-------- Text passage

Live album by Mormon Tabernacle Choir and Orchestra at Temple Square
- Released: September 30, 2008
- Recorded: 2007
- Genre: Christmas
- Length: 73:52
- Label: Mormon Tabernacle Choir
- Producer: Mack Wilberg, Craig Jessop, Bruce Leek, Fred Vogler

Mormon Tabernacle Choir and Orchestra at Temple Square chronology
| Spirit of the Season (2007) | Rejoice and Be Merry! (2008) | Ring Christmas Bells (2009) |

= Rejoice and Be Merry! =

Rejoice and Be Merry!: Christmas with the Mormon Tabernacle Choir and Orchestra at Temple Square featuring The King's Singers was recorded during the Mormon Tabernacle Choir's 2007 Christmas shows in the LDS Conference Center with special guests The King's Singers. The album was released on September 30, 2008 and a concert DVD was released on October 21, 2008.

The CD features both a cappella and accompanied songs by the Mormon Tabernacle Choir and Orchestra at Temple Square featuring The King's Singers. Six tracks feature the King's Singers alone, with another five tracks featuring the combined Mormon Tabernacle Choir, Orchestra at Temple Square and King's Singers, the remaining eight tracks feature the Mormon Tabernacle Choir and Orchestra at Temple Square. The recorded concert was also broadcast on PBS stations in December 2008.

----------------
-------- Extracted entries

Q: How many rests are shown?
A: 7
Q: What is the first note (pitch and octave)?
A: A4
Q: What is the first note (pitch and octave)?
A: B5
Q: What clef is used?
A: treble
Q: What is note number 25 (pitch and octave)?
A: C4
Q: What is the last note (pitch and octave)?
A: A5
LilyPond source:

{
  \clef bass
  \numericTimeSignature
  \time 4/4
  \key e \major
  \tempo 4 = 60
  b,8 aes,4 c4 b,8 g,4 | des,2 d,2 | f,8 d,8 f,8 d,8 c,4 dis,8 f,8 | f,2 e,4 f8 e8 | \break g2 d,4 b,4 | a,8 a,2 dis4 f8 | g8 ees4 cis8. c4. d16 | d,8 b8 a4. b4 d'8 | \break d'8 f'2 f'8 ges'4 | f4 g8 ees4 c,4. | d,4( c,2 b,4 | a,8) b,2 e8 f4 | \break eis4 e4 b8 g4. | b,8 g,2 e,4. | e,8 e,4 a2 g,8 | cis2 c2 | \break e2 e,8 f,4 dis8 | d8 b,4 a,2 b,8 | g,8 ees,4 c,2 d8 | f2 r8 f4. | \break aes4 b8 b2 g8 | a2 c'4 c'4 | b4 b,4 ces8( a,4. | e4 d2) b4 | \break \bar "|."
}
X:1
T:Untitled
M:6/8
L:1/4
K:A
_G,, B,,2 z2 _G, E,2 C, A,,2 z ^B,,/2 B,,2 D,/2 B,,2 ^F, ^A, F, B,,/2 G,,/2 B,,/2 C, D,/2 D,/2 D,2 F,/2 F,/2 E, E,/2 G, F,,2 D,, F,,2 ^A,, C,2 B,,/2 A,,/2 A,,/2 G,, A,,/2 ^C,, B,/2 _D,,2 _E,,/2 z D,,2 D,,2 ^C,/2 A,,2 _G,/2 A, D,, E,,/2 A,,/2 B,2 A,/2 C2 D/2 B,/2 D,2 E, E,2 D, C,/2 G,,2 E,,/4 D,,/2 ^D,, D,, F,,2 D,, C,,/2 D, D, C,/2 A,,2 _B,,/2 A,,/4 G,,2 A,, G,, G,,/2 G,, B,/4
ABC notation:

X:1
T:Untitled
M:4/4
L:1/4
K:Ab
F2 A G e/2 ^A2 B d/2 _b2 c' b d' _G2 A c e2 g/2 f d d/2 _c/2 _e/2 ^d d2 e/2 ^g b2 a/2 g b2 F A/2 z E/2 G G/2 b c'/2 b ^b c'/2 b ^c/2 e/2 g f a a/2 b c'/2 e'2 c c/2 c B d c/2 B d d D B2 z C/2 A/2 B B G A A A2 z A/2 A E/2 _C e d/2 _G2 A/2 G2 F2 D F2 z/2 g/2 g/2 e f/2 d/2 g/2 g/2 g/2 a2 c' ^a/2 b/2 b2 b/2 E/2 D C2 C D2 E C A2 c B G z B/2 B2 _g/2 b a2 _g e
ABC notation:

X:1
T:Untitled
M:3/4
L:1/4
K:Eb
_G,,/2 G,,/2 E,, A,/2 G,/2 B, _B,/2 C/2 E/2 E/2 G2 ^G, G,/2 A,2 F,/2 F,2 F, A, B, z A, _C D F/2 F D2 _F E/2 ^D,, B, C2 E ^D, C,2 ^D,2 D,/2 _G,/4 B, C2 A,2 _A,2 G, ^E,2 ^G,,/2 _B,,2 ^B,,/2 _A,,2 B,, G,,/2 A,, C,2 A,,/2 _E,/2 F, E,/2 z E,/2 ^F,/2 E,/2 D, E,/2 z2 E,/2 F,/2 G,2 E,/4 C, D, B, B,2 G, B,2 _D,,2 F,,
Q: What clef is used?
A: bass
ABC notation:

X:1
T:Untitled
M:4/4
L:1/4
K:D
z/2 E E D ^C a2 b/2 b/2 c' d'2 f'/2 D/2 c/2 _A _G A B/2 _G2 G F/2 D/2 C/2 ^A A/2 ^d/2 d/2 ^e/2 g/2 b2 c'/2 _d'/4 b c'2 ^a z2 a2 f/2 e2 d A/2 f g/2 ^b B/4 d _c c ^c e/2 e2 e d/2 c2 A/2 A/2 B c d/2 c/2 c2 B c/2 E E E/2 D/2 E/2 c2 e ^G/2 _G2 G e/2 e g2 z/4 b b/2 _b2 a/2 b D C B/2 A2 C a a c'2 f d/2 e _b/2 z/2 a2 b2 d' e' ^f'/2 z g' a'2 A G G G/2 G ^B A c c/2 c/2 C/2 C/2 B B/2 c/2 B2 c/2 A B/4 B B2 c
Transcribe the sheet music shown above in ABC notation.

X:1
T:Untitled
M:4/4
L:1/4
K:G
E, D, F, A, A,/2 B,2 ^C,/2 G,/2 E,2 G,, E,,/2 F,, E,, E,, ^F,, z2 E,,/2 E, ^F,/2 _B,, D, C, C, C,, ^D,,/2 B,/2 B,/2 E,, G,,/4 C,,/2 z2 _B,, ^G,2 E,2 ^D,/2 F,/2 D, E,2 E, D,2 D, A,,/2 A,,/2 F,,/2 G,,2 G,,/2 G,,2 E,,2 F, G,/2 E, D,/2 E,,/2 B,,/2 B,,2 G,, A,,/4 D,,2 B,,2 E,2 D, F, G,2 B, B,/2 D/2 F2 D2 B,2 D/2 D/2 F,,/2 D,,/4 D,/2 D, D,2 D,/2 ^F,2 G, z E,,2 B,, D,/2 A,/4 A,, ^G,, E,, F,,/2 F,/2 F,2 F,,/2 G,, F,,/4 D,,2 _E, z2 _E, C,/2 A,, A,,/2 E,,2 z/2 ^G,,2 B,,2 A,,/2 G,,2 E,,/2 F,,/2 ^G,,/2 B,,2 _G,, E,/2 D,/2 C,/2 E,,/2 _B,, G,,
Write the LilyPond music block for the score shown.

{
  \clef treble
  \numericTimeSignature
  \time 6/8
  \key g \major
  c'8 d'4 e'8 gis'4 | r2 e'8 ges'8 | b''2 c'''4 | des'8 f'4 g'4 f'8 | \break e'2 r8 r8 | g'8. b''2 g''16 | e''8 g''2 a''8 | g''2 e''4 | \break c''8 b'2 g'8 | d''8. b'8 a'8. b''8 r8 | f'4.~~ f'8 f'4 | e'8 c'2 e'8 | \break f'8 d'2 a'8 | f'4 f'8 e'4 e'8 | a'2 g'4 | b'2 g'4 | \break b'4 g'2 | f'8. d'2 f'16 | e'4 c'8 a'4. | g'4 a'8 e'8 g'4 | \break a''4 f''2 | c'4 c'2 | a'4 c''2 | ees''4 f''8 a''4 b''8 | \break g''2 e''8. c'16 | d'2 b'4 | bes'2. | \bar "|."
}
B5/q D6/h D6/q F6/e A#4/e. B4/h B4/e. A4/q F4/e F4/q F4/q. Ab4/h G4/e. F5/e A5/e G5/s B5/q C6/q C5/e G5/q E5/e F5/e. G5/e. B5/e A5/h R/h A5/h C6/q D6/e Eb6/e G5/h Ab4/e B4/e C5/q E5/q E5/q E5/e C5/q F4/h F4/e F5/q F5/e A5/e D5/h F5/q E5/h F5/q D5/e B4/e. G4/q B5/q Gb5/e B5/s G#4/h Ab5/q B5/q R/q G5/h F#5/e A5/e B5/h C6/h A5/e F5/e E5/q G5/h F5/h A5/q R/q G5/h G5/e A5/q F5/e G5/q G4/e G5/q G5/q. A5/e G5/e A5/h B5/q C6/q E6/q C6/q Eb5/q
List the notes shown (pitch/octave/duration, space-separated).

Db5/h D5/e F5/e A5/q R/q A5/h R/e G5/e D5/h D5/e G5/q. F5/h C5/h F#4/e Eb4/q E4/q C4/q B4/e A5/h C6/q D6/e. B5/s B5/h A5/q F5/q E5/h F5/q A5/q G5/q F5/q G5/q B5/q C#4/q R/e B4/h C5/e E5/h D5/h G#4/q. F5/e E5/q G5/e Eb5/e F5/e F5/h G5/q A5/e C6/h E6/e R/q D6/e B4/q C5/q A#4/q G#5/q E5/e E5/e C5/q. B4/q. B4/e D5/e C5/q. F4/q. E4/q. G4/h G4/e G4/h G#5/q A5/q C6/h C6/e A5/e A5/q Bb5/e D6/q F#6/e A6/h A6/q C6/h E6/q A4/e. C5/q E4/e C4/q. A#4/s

----------------

> **Required task 1**
Answer these questions from the text on Rejoice and Be Merry!:
(a) On what date was the concert DVD released?
(b) How many tracks feature the King's Singers alone?
(c) What length is listed for the album?
> **Required task 2**
Translate the sentence "The recorded concert was also broadcast on PBS stations in December 2008." from the text on Rejoice and Be Merry! into Spanish.
> **Required task 3**
Edit the text on Rejoice and Be Merry! from "Live album by" to "October 21, 2008.", and replace "concert DVD" with "concert video".

> **Exercise solution 1**
(a) October 21, 2008
(b) Six
(c) 73:52

> **Exercise solution 2**
El concierto grabado también se transmitió en estaciones de PBS en diciembre de 2008.

> **Exercise solution 3**
Live album by Mormon Tabernacle Choir and Orchestra at Temple Square
- Released: September 30, 2008
- Recorded: 2007
- Genre: Christmas
- Length: 73:52
- Label: Mormon Tabernacle Choir
- Producer: Mack Wilberg, Craig Jessop, Bruce Leek, Fred Vogler

Mormon Tabernacle Choir and Orchestra at Temple Square chronology
| Spirit of the Season (2007) | Rejoice and Be Merry! (2008) | Ring Christmas Bells (2009) |

= Rejoice and Be Merry! =

Rejoice and Be Merry!: Christmas with the Mormon Tabernacle Choir and Orchestra at Temple Square featuring The King's Singers was recorded during the Mormon Tabernacle Choir's 2007 Christmas shows in the LDS Conference Center with special guests The King's Singers. The album was released on September 30, 2008 and a concert video was released on October 21, 2008.